### JOB 1
Can you retype the part of the bow-building thread that opens with the words "I also have some" and closes with "to you !! 8)"?

### PASSAGE TO READ
# North Slope Inc.



## north slope (Sep 8, 2007)

So I have crossed over to the dark side. I got crazy and built my own recurve. I still have some work to do on this thing but for the most part I am done. I really just built it cause Tex said that I couldn't. One word for ya' Tex "BELIEVE".... I can't wait for the day I cram a big cedar arrow through a elk with this rig.


----------



## Firstarrow (Sep 28, 2007)

Purdy, an' purdy cool!

How does it shoot?


----------



## truemule (Sep 12, 2007)

Very nice. Just out of curiosity. Not that I would ever want one. 8) Is that a kit? Did you make the jig yourself? Did you make the riser? and how much did it set you back? If you don't want answer all those I would appreciate a PM. I really have been interested in one but can't part with the speed bow. Maybe building it myself would give me more respect for it. 

Anyway very nice bow and good work.


----------



## TEX-O-BOB (Sep 12, 2007)

Sweet dude! I only told you you couldn't because I knew that would light a fire under your butt. :twisted: Lets get a flemmish string on that thing and start flinging some cedar!


----------



## north slope (Sep 8, 2007)

truemule said:


> Very nice. Just out of curiosity. Not that I would ever want one. 8) Is that a kit? Did you make the jig yourself? Did you make the riser? and how much did it set you back? If you don't want answer all those I would appreciate a PM. I really have been interested in one but can't part with the speed bow. Maybe building it myself would give me more respect for it.
> 
> Anyway very nice bow and good work.


Ya it is kind of a kit it comes from ACME, you know where the coyotee gets all his stuff.  It set me back about 3 frog skins.


----------



## Huge29 (Sep 17, 2007)

Great work! Thanks for sharing!


----------



## .45 (Sep 21, 2007)

north slope......if you like, I can finish that for you... *\-\*

I have a nice little shop that has temp. control..( hot or cold )....I have all the necessary tools to finish such a delicate job. Drills, sanders, hammers, grinders and clamps. I also have the right accessories, Elmo's glue, nails and big deck screws !  
I also have some semi-frozen house paint that would give your new bow a nice finish.. 

If interested please contact me at ......45 blah,blah,blah.com.

Really north slope, it looks _very good_! I would imagine a lot of time, effort and patience is needed to create such a beauty....congrats to you !! 8)

### Rows of spatial question data
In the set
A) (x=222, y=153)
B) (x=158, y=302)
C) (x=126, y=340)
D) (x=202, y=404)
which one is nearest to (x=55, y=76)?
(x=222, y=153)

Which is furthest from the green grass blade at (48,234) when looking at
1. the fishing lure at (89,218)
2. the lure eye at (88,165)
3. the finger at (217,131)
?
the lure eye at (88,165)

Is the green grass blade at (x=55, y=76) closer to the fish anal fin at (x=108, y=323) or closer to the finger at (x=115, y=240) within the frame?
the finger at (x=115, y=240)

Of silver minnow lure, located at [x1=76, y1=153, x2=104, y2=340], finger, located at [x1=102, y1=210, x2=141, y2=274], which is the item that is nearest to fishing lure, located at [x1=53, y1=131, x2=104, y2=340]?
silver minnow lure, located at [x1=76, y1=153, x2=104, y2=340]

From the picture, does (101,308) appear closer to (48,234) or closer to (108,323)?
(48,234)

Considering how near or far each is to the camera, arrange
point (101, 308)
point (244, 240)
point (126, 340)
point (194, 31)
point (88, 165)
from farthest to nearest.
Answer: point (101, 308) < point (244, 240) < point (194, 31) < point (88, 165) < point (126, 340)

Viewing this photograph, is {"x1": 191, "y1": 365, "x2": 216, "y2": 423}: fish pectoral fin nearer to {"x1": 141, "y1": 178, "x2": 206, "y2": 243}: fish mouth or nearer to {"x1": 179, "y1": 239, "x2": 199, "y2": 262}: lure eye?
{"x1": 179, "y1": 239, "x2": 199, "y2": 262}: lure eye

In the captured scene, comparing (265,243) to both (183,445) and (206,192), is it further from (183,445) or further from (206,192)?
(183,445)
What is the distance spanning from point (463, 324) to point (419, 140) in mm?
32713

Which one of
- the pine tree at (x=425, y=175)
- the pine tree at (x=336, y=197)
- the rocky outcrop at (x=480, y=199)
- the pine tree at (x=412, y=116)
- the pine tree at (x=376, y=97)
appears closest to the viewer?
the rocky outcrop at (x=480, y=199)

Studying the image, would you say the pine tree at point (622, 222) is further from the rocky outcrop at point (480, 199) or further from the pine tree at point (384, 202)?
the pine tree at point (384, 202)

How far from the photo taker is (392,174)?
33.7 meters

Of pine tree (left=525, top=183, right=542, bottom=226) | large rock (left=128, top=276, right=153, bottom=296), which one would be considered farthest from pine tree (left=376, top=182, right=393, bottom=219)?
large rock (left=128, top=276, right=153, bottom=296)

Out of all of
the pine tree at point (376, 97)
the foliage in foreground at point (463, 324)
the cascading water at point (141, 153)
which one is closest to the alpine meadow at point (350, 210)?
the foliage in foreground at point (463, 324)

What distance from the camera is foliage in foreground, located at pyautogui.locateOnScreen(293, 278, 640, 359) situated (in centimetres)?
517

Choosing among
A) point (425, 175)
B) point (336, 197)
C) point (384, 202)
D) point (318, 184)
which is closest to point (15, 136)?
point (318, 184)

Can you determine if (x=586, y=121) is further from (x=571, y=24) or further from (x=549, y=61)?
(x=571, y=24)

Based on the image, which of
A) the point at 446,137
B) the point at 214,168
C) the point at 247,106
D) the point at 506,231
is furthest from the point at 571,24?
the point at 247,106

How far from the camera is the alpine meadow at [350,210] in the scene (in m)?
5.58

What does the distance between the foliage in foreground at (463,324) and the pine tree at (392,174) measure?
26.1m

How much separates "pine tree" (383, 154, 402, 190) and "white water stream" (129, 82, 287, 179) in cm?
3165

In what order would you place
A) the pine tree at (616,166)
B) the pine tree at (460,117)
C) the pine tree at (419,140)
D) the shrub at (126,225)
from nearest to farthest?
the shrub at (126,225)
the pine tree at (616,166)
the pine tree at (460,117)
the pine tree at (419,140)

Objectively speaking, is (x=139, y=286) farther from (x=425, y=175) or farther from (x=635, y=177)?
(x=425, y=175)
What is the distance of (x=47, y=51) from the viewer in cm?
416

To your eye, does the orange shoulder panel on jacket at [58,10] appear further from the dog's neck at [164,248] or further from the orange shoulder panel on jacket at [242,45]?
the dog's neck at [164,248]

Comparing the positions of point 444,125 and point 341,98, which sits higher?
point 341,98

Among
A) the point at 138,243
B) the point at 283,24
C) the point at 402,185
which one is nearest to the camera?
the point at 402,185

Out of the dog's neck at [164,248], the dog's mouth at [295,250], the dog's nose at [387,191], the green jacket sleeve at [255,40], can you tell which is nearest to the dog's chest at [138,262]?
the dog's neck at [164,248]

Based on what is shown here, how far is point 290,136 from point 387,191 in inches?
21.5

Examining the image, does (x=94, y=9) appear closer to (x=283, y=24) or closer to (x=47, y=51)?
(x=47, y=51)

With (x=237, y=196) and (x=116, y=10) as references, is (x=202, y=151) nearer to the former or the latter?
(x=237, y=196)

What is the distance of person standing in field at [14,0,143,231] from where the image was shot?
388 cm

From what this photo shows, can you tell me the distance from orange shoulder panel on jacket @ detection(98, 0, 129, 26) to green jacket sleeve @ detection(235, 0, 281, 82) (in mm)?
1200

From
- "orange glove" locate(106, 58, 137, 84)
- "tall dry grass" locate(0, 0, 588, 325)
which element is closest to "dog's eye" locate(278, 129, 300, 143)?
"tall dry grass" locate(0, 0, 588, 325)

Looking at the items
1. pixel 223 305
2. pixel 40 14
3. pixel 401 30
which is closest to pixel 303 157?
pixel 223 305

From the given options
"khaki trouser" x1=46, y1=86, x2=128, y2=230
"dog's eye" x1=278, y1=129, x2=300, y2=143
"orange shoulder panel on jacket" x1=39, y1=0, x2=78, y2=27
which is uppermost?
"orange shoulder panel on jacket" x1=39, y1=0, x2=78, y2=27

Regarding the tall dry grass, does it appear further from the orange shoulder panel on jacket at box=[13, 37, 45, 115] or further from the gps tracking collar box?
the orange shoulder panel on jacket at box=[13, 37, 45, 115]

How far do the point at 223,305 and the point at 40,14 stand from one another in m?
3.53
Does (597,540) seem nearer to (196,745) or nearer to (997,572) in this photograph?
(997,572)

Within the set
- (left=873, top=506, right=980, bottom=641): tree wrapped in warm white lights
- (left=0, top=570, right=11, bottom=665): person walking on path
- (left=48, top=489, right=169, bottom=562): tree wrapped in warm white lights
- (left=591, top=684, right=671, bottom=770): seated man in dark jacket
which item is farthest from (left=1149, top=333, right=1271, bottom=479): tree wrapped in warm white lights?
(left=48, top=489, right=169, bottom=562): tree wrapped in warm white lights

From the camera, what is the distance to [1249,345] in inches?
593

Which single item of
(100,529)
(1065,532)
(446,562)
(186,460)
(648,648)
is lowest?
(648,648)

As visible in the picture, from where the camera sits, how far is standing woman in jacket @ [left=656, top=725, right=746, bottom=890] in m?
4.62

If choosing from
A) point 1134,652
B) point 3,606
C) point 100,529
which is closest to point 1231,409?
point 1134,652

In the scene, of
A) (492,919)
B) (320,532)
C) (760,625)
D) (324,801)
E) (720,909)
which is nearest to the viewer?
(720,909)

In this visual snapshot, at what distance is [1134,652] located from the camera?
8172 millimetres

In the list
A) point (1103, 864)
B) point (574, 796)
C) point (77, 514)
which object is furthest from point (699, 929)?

### JOB 2
Which lines of the records contain the string "minnow"? Pull out each of them.

### RIGHT ANSWER 1
I also have some semi-frozen house paint that would give your new bow a nice finish.. 

If interested please contact me at ......45 blah,blah,blah.com.

Really north slope, it looks _very good_! I would imagine a lot of time, effort and patience is needed to create such a beauty....congrats to you !! 8)

### RIGHT ANSWER 2
Of silver minnow lure, located at [x1=76, y1=153, x2=104, y2=340], finger, located at [x1=102, y1=210, x2=141, y2=274], which is the item that is nearest to fishing lure, located at [x1=53, y1=131, x2=104, y2=340]?
silver minnow lure, located at [x1=76, y1=153, x2=104, y2=340]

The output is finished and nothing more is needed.